327 Community and Mental Health Clinical. (3)
Based on the concepts in NRSG 324 and NRSG 326, this course focuses on delivery of nursing care to vulnerable individuals, families and populations in mental health and community settings. The emphasis is on health promotion, health maintenance and restoration, and health protection for clients and families from various age groups and cultures. Students will have 120 hours of clinical divided equally between mental health and public health. Prerequisites: 321, 323, 325. Co-requisites: 324, 326. A-F grading only.

340 Pharmacotherapeutics. (4)
This course provides a basic theoretical framework for pharmacodynamics and pharmacokinetics and their application to nursing. The content focuses on nursing implications relevant to pharmacology, including application across diverse populations, elements of clinical decision making, safe nursing practice, and establishing and monitoring client outcomes. Prerequisites: 110, 112. Co-requisite: NRSG 207. A-F grading only. Fall.

367 Nursing Management and Leadership. (3)
Within the context of a liberal learning environment, Catholic and Benedictine traditions and values, the learner will develop knowledge and skill to effectively integrate designer, manager and coordinator of care roles in community based and population-focused nursing practice. Gender and cultural diversity will be significant factors in the analysis of leadership and management issues. Learners will be expected to articulate their leadership role as a college graduate and entry level professional nurse. Co-requisite: NRSG 379. A-F grading only. Spring.

371 Individual Learning Project. (2-6)
Supervised reading or research at the upper-division level. Permission of department chair and completion and/or concurrent registration of 12 credits within the department required. Consult department for applicability towards major requirements. Not available to first-year students.

379 Synthesis of Professional Nursing Practice. (6)
This course provides students with the opportunity to synthesize and apply nursing knowledge through an intense site-based clinical experience. Emphasis is on implementation of the full baccalaureate professional nurse role as provider and coordinator of care and member of a profession. Pre/Co-requisites: COLG 305/NRSG 367. A-F grading only. Spring.

397 Internship. (1-4)
Supervised career exploration which promotes the integration of theory with practice. An opportunity to apply skills under direct supervision in an approved setting. Prerequisites: approval of the department chair and a faculty moderator; completion of pre-internship seminar.

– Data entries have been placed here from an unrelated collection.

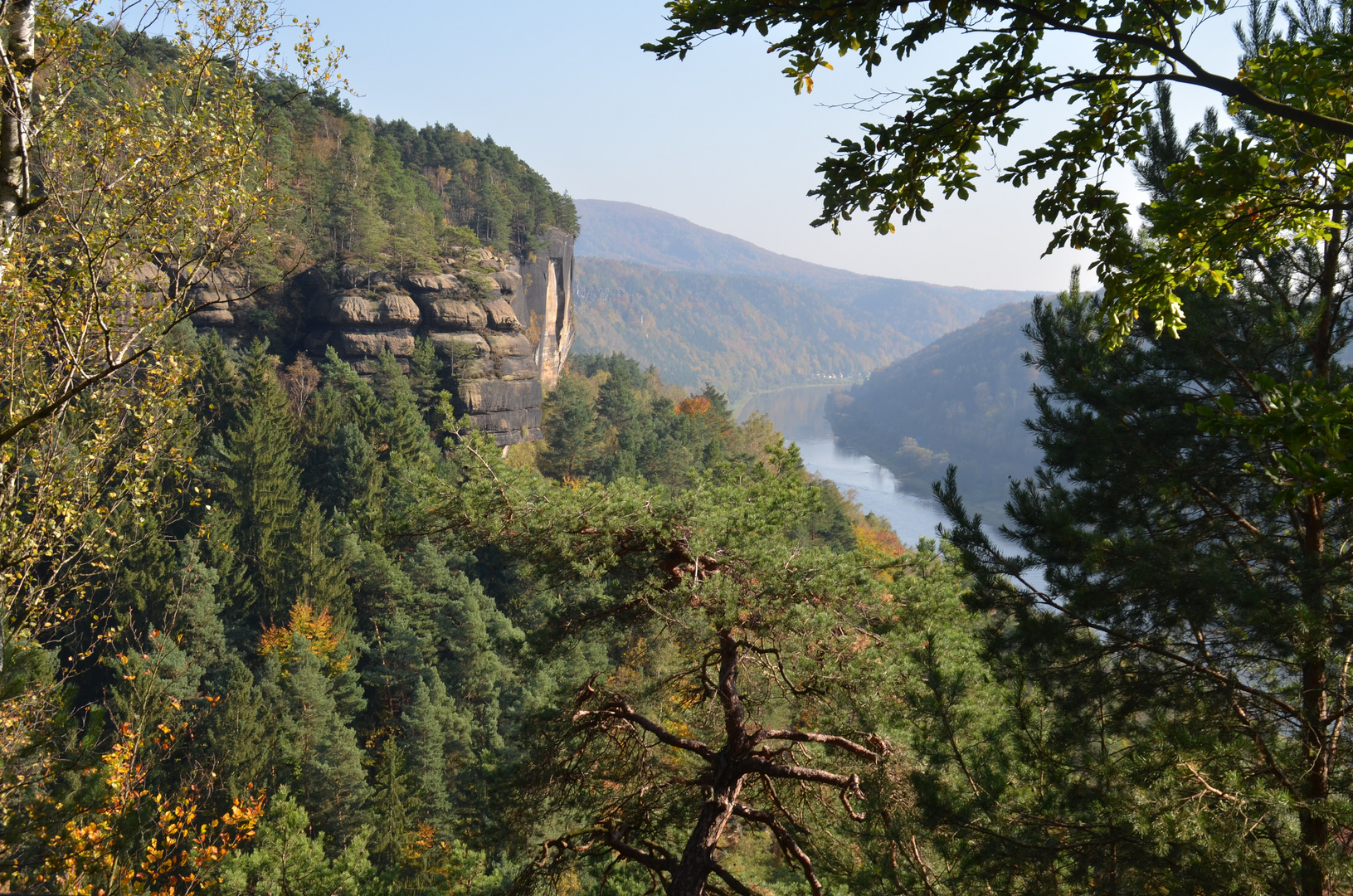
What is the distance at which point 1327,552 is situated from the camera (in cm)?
377

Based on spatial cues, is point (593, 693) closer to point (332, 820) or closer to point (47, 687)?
point (47, 687)

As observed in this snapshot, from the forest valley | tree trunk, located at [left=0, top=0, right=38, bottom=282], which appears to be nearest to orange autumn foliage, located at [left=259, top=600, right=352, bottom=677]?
the forest valley

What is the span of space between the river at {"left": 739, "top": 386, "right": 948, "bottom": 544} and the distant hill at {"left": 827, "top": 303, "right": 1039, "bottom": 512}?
125 inches

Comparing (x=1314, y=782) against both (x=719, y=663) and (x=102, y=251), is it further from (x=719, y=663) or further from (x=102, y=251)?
(x=102, y=251)

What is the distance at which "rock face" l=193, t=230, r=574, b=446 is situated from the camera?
124ft

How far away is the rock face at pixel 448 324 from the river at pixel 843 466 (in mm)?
18840

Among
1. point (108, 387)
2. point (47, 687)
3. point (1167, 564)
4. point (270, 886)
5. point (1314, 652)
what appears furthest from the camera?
point (270, 886)

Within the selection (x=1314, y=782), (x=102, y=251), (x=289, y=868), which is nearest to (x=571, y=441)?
(x=289, y=868)

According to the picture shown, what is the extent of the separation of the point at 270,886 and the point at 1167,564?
Answer: 12.9 meters

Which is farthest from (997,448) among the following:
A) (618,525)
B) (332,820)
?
(618,525)

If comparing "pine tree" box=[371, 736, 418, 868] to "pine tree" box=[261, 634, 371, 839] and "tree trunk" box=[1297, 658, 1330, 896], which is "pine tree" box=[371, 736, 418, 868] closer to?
"pine tree" box=[261, 634, 371, 839]

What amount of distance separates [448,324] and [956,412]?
330 feet

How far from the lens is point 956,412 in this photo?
123250mm

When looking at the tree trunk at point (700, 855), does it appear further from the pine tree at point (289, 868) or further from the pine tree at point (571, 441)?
the pine tree at point (571, 441)
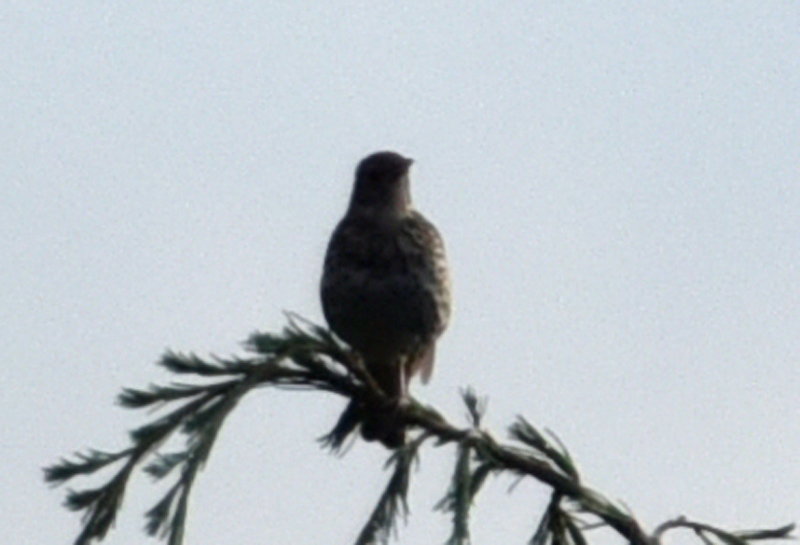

398 Honors Senior Essay, Research or Creative Project. (4)
Required for graduation with "Distinction in Nursing." Prerequisite: HONR 396 and approval of the department chair and director of the Honors Thesis program. For further information see HONR 398.

Courses of the College (COLG)

140 Healthy Lifestyles: Introduction for Health Professionals. (1-4)
This course is designed for students with an interest in health professions. Course participants will function as a learning community and study the effect of health on their learning. Emphasis will be on inter-related physiological, psychological, social and spiritual aspects of health as it relates to individual health. Concepts will include health assessment, prevention of illness and injury, and promotion of a healthy lifestyle. The impact of the social and physical environment on lifestyle and access to health services will be included. Prerequisites: None. Spring.

305 Concepts Basic to Health Care Policy, Economics and Management. (3)
Within the context of a liberal learning environment and Catholic and Benedictine values, learners will develop the basic knowledge and skills to function effectively as a member of an inter-professional health care team. Concepts and context (e.g. social values, politics, economics) that are foundational to effective management, cost-containment and policy development/reform will be applied to the analysis of contemporary health care issues. Learners will be actively involved in influencing policies that shape health and/or health care. Prerequisites: Senior standing in the nursing major or permission of instructor. Fall.